Source document:
-- START --

# giant advanced sl vs. cannondale super six



## bja (Aug 22, 2006)

Hi! 
Just wanted to know which of the two would you guys recommend. Thanks in advnace!
BJ


----------



## mimason (Oct 7, 2006)

Ride'em and get sized up then decide.


----------



## pedalingsquares (Feb 14, 2009)

I have had both and the SL TCR hands down...the nicest bike I have ever had. I am a bigger rider though and find all the attributes of the Giant outstanding...just my 2 cents


----------



## gmoney14 (Feb 27, 2006)

i agree with squares... as a dealer I get to ride 'em all and I will agree that the TCR Advanced SL with ISP is the best road bike I've owned. super stiff, goes forward fast and rails turns.... I switch bikes every year and think I may hold onto this one for another year because I like it so much... I've ridden the cream of the crop Super Six, Tarmac etc. and Love the TCR... that's my $.02...


----------



## XTRM965 (Feb 15, 2007)

-- END --

Parts of the exercise:
(A) Answer these questions from the forum thread comparing the Giant and Cannondale bikes, one answer per line:
(i) What did mimason advise doing before choosing?
(ii) Which bike did pedalingsquares, who has had both, prefer?
(iii) How often does gmoney14 say they switch bikes?
(B) From the forum thread comparing the Giant and Cannondale bikes, print the stretch that opens with the words containing "## bja (Aug" and closes with "up then decide.".
(C) Carry on the forum thread comparing the Giant and Cannondale bikes from the point where it stops.

Record excerpts:
-- START --

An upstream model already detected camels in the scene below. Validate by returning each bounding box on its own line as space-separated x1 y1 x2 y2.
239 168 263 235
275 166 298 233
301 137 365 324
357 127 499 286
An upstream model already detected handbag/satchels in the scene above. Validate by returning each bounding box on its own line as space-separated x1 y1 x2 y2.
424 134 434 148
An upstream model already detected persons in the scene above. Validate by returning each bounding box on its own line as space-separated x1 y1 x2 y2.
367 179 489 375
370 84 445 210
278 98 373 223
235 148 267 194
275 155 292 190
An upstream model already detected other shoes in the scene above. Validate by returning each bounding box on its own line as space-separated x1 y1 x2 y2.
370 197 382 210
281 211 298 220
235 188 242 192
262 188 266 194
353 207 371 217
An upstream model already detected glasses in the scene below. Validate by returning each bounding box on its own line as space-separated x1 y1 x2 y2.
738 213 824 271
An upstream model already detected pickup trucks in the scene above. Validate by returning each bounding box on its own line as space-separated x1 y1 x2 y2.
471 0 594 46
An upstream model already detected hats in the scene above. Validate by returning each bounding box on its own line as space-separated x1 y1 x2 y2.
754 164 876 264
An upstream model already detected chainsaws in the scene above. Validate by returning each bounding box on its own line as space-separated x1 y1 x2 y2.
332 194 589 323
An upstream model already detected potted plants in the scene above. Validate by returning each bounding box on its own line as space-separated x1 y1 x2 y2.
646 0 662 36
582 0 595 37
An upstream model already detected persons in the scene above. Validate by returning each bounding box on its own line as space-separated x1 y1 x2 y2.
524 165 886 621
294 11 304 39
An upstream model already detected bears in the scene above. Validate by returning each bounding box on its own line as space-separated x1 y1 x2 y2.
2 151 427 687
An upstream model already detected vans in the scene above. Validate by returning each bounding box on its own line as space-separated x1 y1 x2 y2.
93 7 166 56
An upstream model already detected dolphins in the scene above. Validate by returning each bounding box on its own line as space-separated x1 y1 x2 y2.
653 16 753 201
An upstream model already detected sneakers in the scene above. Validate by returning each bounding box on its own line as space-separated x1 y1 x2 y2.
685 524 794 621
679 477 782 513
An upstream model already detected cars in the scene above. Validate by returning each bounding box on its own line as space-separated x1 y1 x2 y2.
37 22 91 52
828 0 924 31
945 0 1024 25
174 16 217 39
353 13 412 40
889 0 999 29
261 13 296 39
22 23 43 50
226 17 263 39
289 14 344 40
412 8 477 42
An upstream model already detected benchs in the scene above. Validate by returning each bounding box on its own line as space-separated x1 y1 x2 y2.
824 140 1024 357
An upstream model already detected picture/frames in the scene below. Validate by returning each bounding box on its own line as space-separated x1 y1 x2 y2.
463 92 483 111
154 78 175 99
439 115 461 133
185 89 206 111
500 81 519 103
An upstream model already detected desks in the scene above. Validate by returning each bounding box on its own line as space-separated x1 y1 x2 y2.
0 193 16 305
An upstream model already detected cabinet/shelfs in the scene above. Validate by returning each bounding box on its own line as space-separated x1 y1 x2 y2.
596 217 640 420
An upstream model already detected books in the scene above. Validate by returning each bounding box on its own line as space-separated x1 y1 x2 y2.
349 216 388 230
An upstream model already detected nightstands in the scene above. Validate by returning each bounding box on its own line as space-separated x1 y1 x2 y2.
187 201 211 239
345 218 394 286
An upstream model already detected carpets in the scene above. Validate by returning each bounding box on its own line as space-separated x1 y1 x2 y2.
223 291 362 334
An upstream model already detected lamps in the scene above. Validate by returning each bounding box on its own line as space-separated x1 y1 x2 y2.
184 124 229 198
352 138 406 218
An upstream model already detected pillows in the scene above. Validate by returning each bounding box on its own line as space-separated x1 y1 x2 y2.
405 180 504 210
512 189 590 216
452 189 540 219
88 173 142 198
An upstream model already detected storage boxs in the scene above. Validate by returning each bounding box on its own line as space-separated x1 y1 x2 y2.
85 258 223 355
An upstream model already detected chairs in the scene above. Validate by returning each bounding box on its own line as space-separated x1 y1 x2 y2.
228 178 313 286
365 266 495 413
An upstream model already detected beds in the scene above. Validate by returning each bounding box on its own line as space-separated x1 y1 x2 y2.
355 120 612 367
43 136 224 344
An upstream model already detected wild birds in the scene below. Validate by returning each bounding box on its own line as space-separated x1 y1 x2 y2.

-- END --

Answers below:
(A)
(i) Ride them and get sized up, then decide.
(ii) The SL TCR (the Giant).
(iii) Every year.

(B)
## bja (Aug 22, 2006)

Hi! 
Just wanted to know which of the two would you guys recommend. Thanks in advnace!
BJ


----------



## mimason (Oct 7, 2006)

Ride'em and get sized up then decide.

(C)
*TCR Advanced SL all the way*

I rode the Super Six and the TCR Advanced SL and decided on the Giant. Great decision, the bike is incredibly stiff in the front, something Trek claimed my '08 Madone was but I never agreed with. Good bb stiffness and looks like a million bucks. As dumb as it sounds, one of the things I liked least about the Cannondale is that it looks pretty much the same as their fat tubed aluminum offerings from 15 years ago... It was a great riding bike and I don't think you could go wrong with it, I just like my Giant a lot more. Looks like Cannondale just released a new version of the Super Six and I know they are blowing out "old" framesets. Check out cyclingnews for some pics.


----------



## ping771 (Apr 10, 2006)

XTRM965 said:


> I rode the Super Six and the TCR Advanced SL and decided on the Giant. Great decision, the bike is incredibly stiff in the front, something Trek claimed my '08 Madone was but I never agreed with. Good bb stiffness and looks like a million bucks. As dumb as it sounds, one of the things I liked least about the Cannondale is that it looks pretty much the same as their fat tubed aluminum offerings from 15 years ago... It was a great riding bike and I don't think you could go wrong with it, I just like my Giant a lot more. Looks like Cannondale just released a new version of the Super Six and I know they are blowing out "old" framesets. Check out cyclingnews for some pics.



XTRM965,

That's a sweet bike...what size is that, Medium, or M/L?


----------



## rangerdavid (Jun 3, 2009)

yeah, beautiful bike!!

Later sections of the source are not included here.